Prima di rientrare a casa, mia madre disse che dovevamo comprare il pane e così passammo dal panificio Puccio sotto i portici. Mio fratello ed io aspettavamo fuori. Lui guardò dentro il negozio come per assicurarsi che poteva parlare senza che nostra madre lo sentisse. Quasi sotto voce mi si avvicinò e mi confessò: “Ho visto le ragazze nude”. Io lo guardai con sincera ammirazione. Era per me il fratello maggiore ed era giusto che avesse cose da grandi che facessero la differenza tra lui e me.

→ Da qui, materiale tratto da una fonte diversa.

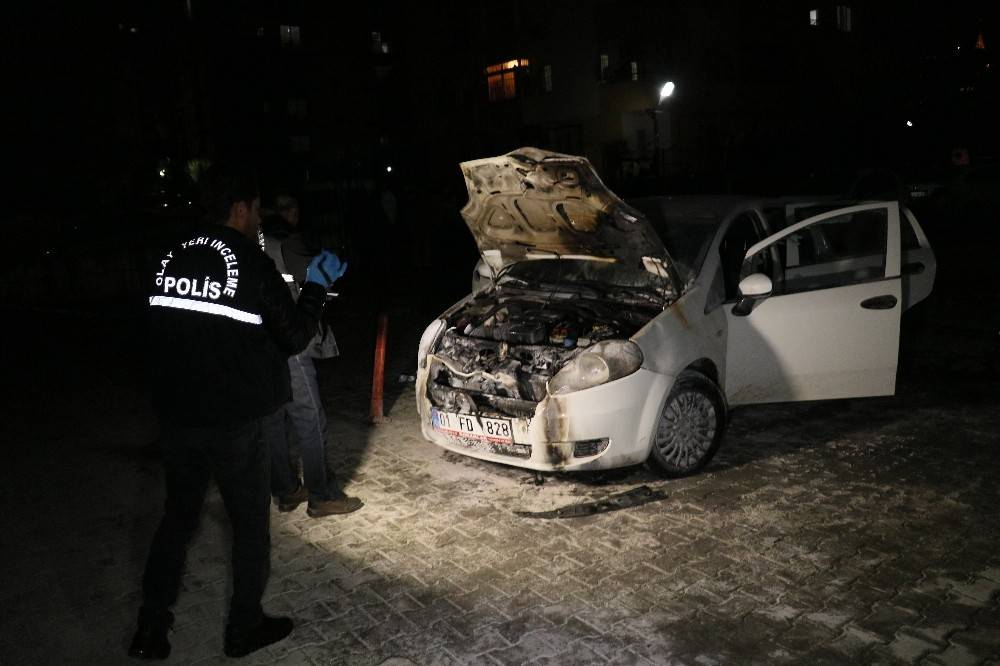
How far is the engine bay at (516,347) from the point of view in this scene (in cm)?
499

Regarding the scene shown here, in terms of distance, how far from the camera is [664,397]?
4961mm

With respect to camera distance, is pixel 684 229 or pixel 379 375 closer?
pixel 684 229

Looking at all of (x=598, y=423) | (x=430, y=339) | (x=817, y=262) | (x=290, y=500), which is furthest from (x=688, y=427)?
(x=290, y=500)

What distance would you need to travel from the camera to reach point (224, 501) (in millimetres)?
3232

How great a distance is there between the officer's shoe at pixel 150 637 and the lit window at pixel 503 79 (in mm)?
30185

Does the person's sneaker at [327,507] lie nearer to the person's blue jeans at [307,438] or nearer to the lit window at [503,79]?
the person's blue jeans at [307,438]

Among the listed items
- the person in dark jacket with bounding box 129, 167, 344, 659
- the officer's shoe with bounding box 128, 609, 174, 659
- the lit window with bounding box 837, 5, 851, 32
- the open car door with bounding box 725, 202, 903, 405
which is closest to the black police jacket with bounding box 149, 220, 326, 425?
the person in dark jacket with bounding box 129, 167, 344, 659

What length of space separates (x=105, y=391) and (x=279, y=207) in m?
4.90

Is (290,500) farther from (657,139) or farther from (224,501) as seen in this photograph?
(657,139)

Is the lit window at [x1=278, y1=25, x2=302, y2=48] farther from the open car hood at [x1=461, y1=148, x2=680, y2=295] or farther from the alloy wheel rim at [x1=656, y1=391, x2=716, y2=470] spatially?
the alloy wheel rim at [x1=656, y1=391, x2=716, y2=470]

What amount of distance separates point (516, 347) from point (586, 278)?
994 mm

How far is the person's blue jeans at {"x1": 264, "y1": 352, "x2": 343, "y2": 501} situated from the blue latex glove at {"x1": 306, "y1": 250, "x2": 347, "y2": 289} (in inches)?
37.5

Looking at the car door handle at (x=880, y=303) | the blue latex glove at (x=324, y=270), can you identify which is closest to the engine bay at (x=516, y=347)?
the blue latex glove at (x=324, y=270)

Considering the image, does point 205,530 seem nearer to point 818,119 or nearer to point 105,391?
point 105,391
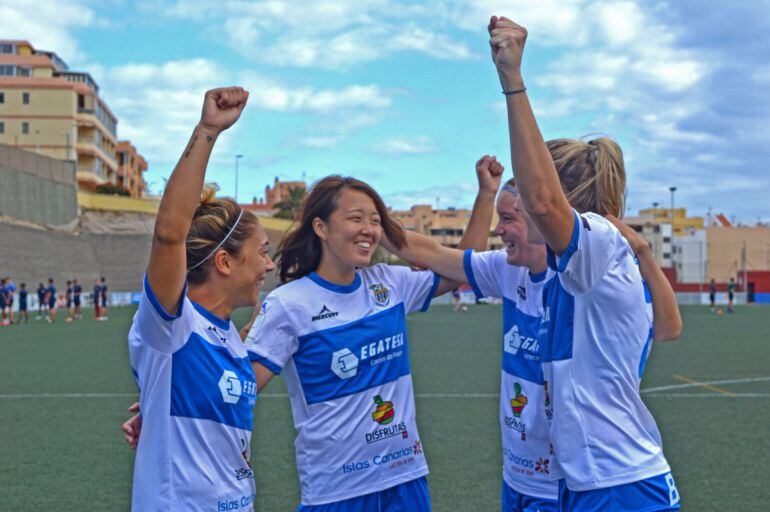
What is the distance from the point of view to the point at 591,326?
9.21 feet

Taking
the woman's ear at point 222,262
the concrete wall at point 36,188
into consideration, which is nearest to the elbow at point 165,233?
the woman's ear at point 222,262

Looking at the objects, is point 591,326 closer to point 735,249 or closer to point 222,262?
point 222,262

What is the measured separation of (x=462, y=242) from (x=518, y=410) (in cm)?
112

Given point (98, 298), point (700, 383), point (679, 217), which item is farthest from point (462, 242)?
point (679, 217)

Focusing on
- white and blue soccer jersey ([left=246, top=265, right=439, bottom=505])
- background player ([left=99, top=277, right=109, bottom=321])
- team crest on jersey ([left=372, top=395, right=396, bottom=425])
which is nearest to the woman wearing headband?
white and blue soccer jersey ([left=246, top=265, right=439, bottom=505])

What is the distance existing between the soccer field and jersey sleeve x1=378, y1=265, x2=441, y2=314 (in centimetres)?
261

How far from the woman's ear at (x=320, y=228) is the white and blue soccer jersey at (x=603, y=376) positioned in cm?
150

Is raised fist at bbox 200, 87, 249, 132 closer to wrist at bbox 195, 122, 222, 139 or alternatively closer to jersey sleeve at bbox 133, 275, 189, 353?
wrist at bbox 195, 122, 222, 139

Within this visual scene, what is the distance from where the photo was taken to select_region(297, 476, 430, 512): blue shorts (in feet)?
12.1

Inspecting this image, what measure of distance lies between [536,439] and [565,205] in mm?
1484

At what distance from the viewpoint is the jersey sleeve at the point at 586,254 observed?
103 inches

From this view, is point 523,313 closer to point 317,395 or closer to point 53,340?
point 317,395

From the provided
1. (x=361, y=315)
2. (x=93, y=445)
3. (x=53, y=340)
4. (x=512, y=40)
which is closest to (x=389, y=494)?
(x=361, y=315)

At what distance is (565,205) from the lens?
101 inches
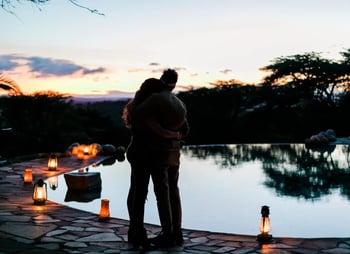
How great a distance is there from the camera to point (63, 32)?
1512cm

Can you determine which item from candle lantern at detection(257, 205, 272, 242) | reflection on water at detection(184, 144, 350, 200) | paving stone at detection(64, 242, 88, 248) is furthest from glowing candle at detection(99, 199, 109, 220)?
reflection on water at detection(184, 144, 350, 200)

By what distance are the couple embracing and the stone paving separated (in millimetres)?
262

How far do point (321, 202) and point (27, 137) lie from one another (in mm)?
11153

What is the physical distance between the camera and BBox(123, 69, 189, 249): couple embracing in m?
4.47

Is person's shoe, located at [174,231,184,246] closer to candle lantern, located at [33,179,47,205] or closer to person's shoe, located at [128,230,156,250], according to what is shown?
person's shoe, located at [128,230,156,250]

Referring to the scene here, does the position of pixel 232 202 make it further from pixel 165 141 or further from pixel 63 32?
pixel 63 32

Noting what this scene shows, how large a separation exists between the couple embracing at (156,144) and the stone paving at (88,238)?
26 cm

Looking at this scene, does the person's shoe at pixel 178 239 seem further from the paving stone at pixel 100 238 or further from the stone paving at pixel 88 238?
the paving stone at pixel 100 238

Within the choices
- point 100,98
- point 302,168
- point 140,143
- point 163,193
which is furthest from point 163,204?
point 100,98

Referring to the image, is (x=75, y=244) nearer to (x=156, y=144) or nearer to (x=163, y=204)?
(x=163, y=204)

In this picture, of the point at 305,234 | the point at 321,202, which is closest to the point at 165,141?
the point at 305,234

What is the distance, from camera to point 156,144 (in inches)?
178

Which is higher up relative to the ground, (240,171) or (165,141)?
(165,141)

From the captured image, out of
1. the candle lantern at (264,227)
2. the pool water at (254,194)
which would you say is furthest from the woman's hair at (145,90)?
the pool water at (254,194)
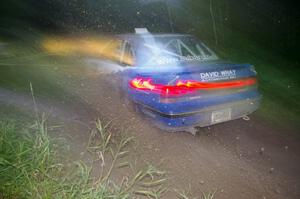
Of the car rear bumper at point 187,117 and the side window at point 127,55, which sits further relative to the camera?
the side window at point 127,55

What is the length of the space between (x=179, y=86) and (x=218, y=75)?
0.66 metres

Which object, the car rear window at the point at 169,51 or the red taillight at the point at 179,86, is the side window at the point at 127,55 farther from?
the red taillight at the point at 179,86

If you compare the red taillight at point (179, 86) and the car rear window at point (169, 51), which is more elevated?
the car rear window at point (169, 51)

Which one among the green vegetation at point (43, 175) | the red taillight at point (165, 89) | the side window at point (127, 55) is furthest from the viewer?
the side window at point (127, 55)

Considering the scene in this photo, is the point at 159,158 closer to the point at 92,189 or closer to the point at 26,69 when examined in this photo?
the point at 92,189

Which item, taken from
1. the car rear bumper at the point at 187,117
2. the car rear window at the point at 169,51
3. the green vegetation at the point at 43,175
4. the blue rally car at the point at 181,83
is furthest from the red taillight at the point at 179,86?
the green vegetation at the point at 43,175

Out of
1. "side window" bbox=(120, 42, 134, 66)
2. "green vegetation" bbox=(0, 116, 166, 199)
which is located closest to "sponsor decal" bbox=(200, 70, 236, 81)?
"side window" bbox=(120, 42, 134, 66)

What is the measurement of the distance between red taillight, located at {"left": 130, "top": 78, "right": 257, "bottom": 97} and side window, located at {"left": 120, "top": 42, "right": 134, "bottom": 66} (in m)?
0.50

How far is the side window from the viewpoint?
5432 millimetres

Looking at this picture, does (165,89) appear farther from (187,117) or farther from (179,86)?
(187,117)

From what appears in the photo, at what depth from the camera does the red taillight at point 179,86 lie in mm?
4559

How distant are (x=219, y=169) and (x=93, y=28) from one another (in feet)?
52.1

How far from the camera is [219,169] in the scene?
456 centimetres

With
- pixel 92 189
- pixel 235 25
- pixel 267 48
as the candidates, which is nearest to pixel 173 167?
pixel 92 189
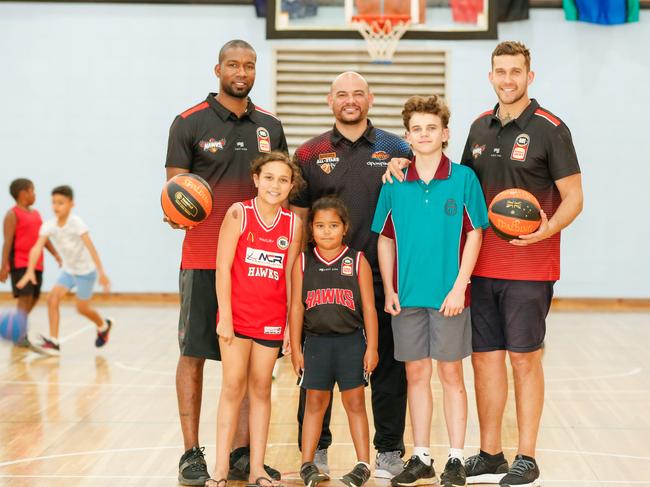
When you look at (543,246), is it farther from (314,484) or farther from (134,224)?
(134,224)

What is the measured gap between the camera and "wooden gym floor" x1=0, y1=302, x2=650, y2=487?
4.85 metres

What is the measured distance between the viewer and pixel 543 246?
4.57 m

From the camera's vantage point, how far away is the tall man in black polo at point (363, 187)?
15.9 feet

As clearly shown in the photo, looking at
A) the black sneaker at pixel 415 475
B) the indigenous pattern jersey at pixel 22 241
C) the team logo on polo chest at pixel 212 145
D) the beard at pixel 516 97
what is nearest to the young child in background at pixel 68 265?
the indigenous pattern jersey at pixel 22 241

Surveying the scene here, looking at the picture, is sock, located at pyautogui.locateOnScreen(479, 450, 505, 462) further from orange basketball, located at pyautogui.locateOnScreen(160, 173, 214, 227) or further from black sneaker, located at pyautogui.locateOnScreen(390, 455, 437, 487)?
orange basketball, located at pyautogui.locateOnScreen(160, 173, 214, 227)

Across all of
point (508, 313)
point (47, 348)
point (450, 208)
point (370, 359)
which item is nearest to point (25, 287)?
point (47, 348)

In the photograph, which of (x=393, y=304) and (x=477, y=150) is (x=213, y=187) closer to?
(x=393, y=304)

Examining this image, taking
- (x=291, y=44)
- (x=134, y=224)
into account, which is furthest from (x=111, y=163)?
(x=291, y=44)

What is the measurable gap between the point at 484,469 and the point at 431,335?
0.73 metres

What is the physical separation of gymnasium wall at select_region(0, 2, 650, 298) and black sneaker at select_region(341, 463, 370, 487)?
817 centimetres

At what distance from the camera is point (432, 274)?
4.53 m

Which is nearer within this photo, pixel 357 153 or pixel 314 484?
pixel 314 484

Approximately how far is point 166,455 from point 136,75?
8174 millimetres

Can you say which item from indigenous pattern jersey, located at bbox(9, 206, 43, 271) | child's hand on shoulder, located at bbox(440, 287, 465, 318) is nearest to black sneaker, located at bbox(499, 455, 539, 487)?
child's hand on shoulder, located at bbox(440, 287, 465, 318)
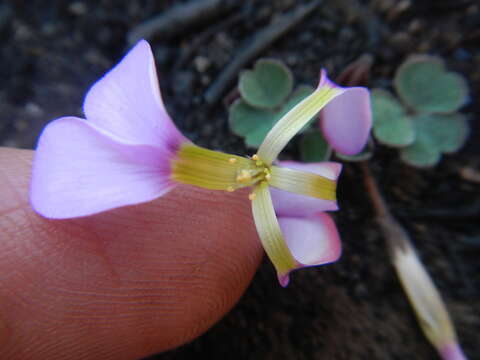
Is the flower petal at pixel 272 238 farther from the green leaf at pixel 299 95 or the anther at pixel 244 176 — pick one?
the green leaf at pixel 299 95

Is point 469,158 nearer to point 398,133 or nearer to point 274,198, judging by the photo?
point 398,133

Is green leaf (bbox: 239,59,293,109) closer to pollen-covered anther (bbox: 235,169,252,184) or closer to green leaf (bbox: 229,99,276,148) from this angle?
green leaf (bbox: 229,99,276,148)

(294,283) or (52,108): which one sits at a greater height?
(52,108)

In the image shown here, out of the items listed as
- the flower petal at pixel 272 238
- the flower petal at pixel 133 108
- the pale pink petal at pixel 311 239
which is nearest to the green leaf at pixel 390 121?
the pale pink petal at pixel 311 239

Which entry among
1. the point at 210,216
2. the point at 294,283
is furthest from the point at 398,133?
the point at 210,216

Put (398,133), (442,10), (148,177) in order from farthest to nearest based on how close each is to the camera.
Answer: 1. (442,10)
2. (398,133)
3. (148,177)

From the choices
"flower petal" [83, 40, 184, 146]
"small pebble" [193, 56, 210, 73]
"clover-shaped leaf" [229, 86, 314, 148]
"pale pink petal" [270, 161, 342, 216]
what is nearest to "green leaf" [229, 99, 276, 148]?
"clover-shaped leaf" [229, 86, 314, 148]
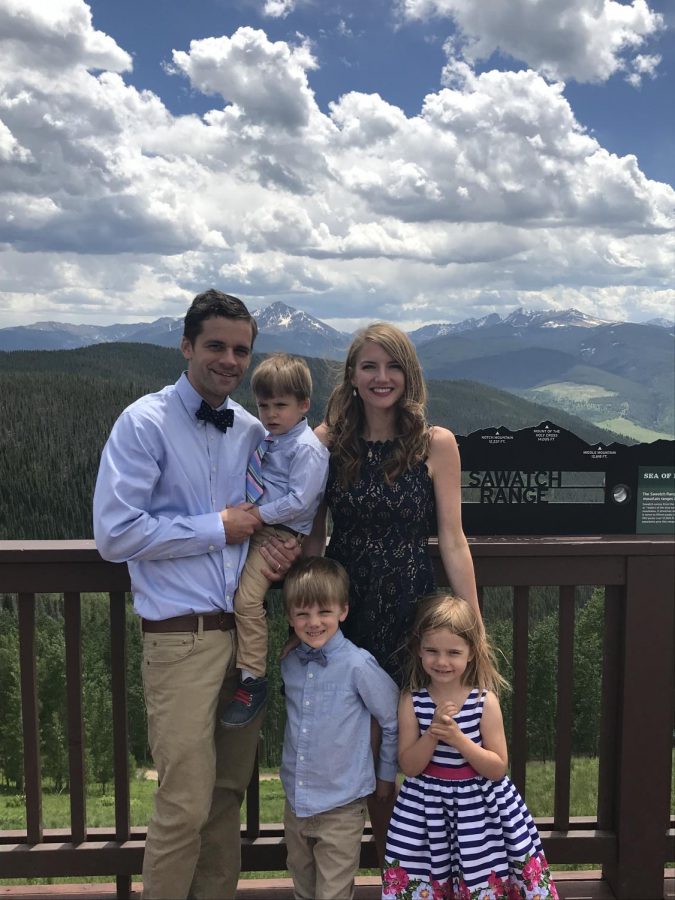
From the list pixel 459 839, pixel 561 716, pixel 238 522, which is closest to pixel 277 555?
pixel 238 522

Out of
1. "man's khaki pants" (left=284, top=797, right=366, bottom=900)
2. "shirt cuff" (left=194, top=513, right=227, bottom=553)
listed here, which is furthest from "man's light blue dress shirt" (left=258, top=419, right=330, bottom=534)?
"man's khaki pants" (left=284, top=797, right=366, bottom=900)

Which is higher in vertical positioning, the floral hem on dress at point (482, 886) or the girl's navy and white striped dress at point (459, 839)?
the girl's navy and white striped dress at point (459, 839)

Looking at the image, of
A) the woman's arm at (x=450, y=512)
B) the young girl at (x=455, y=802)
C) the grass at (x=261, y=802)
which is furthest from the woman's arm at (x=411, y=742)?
the grass at (x=261, y=802)

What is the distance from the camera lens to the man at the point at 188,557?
2004 mm

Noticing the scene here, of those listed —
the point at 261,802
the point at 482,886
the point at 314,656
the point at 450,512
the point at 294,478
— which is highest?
the point at 294,478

Restai con gli occhi sgranati e la bocca aperta. Il mio silenzio era la garanzia che avrei mantenuto il segreto.
Quando tornammo a casa ci venne incontro nostra sorella Marinella – che però sempre ha voluto che la chiamassimo solo Marina. Era la piccola di casa, almeno fino a quando non arrivò Roberta che anche oggi, che ha raggiunto il mezzo secolo, per noi è la piccola di casa. Aveva aperto la porta mio padre Giuseppe – che però era per tutti Pino. A quel tempo mi sembrava un gigante. Quando vidi Marina che si intrufolava in avanti passando dentro le gambe di nostro padre, mi sentì anche io grande. In famiglia c’era qualcuno più piccolo di me. Ma a darmi quella sensazione, credo fu il semplice fatto che ora avevo un segreto da grandi che mi aveva regalato mio fratello.